··· Source text

The visual survey is arranged according to the six climatic zones of Africa: the Maghreb, Desert, the Sahel, Forest, Savanna and Grassland, and Mountain and Highveld. The location and characteristics of each zone is described in a concise and factual manner and followed by an overview of each of the capital cities within their respective zones. Adjaye’s own experiences and observations are seamlessly woven into a fact-based narrative in a balanced way so that the information is both useful as well as insightful. Adjaye’s lens for reading place and culture is relatively neutral and this allows the reader the opportunity to penetrate the information through their own subjectivity. Each city is visually represented in three pages of photographs showing the civic, commercial, and residential life of the city under consideration. These photographic surveys are powerfully “bland,” meaning that they are everyday snapshots that capture scenes that make up city places: people, cars, streets, pavements, and buildings. The notion of architecture with a capital A is completely negated. What the book promotes is architecture not at the forefront of cultural output but rather as the backdrop to rich and diverse everyday lives. This is incredibly refreshing in a discipline in which representations have become over styled and are often devoid of any element hinting at habitus.

······
··· Data lines

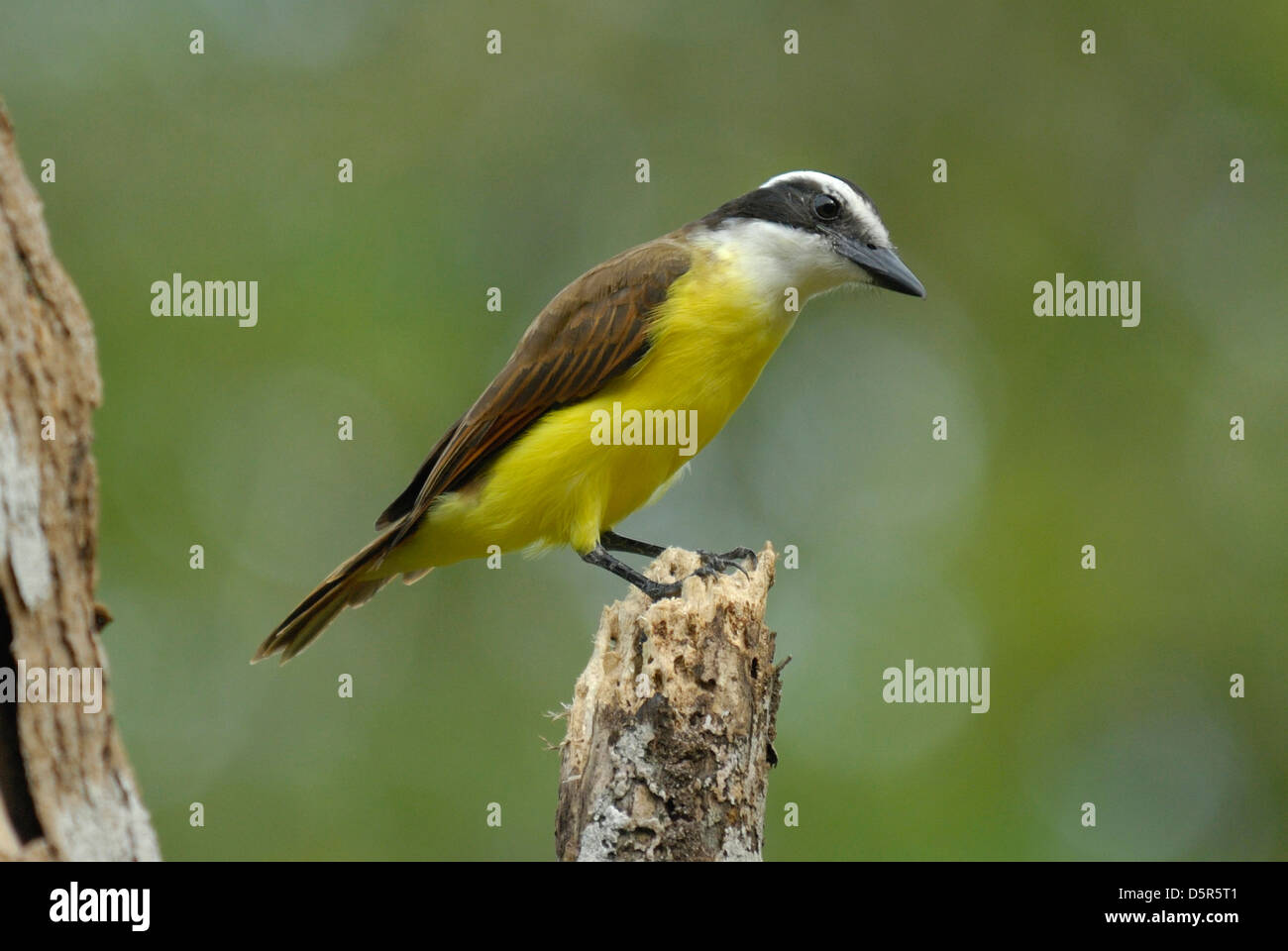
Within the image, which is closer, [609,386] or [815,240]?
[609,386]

······
··· Data lines

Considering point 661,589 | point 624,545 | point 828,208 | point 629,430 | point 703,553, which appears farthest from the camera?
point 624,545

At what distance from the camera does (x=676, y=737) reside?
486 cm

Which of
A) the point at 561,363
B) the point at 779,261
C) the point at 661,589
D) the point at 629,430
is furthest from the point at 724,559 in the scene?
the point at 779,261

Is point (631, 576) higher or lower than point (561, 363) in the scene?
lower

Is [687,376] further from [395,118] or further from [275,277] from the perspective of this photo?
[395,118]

······

**Problem to solve:**
Please continue the passage on Adjaye's photographic survey of African capital cities, starting right after its final sentence.

**Exercise answer:**
The second component of the book comprises six essays. In “African Metropolitan Architecture” Adjaye explains the origins of his project as rooted in the many opportunities he had through childhood to experience and know Africa directly and indirectly as a diplomat’s son. It is interesting to note that his desire to understand Africa better was born from the world he occupied outside of the continent. Adjaye makes clear that his main interest is urban, as the city represents the coming together of urban and rural identities, impacted by processes of colonialization and modernity. The measure he adopts to read across Africa’s differences is its geographies, and he uses the term “geographical inflection” to describe the process of drawing out particularities of a place. As far as architecture is concerned, he makes it clear that this does not refer to the traditional role of architecture but rather to architecture of habitation, of humanity, and specifically not of freestanding icons. This comes across very clearly in the photographic survey of the cities. The key for Adjaye is direct observation.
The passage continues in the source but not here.